==== DATA UNDER STUDY

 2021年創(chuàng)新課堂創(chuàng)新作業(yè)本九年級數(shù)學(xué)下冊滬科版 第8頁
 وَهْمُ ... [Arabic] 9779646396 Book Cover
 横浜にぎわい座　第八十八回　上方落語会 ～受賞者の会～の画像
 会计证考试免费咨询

========
==== DATA UNDER STUDY

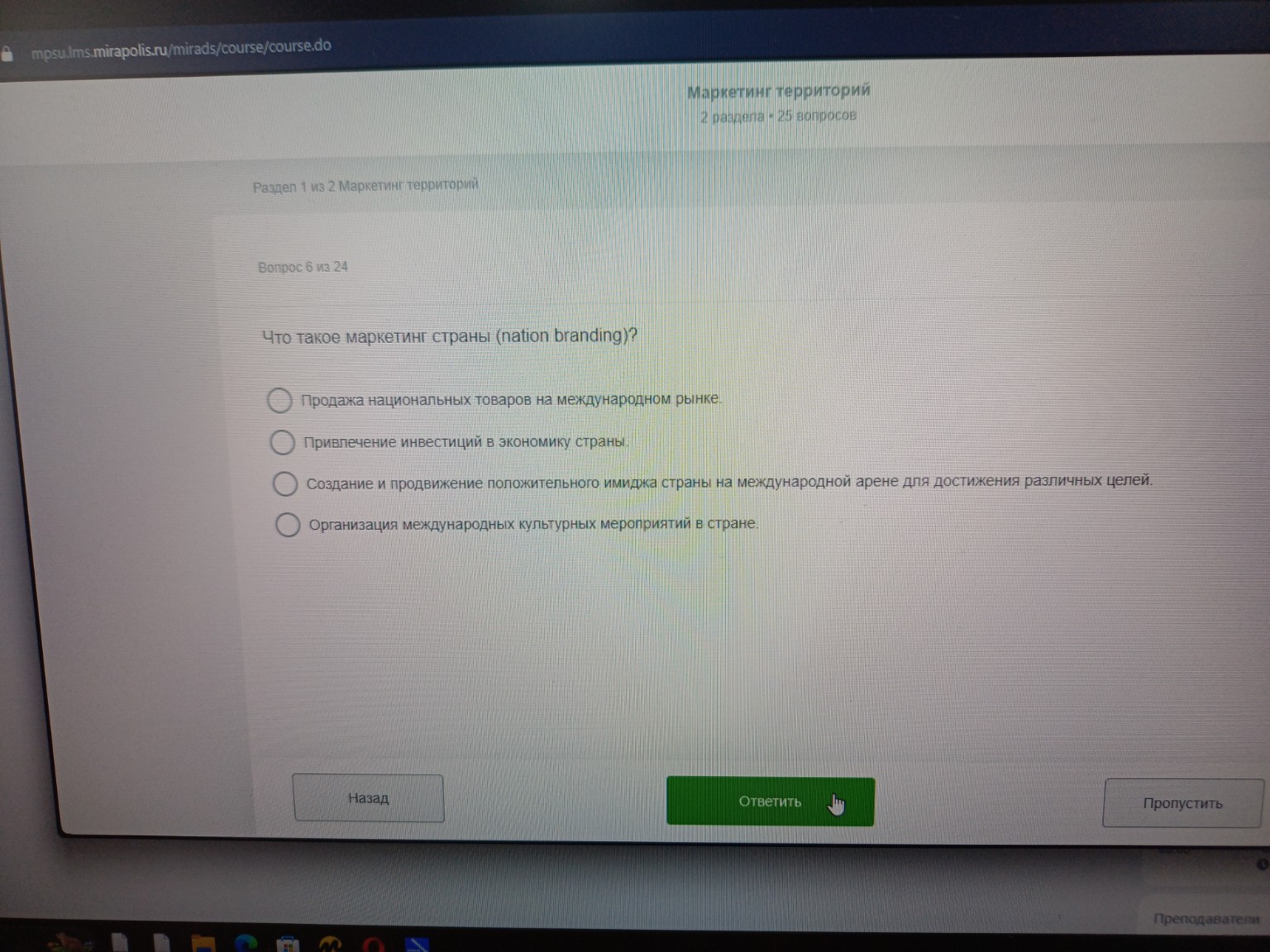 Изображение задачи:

========

Gather every line of the records that contains the string "下冊滬科版", and copy each such line in full.

 2021年創(chuàng)新課堂創(chuàng)新作業(yè)本九年級數(shù)學(xué)下冊滬科版 第8頁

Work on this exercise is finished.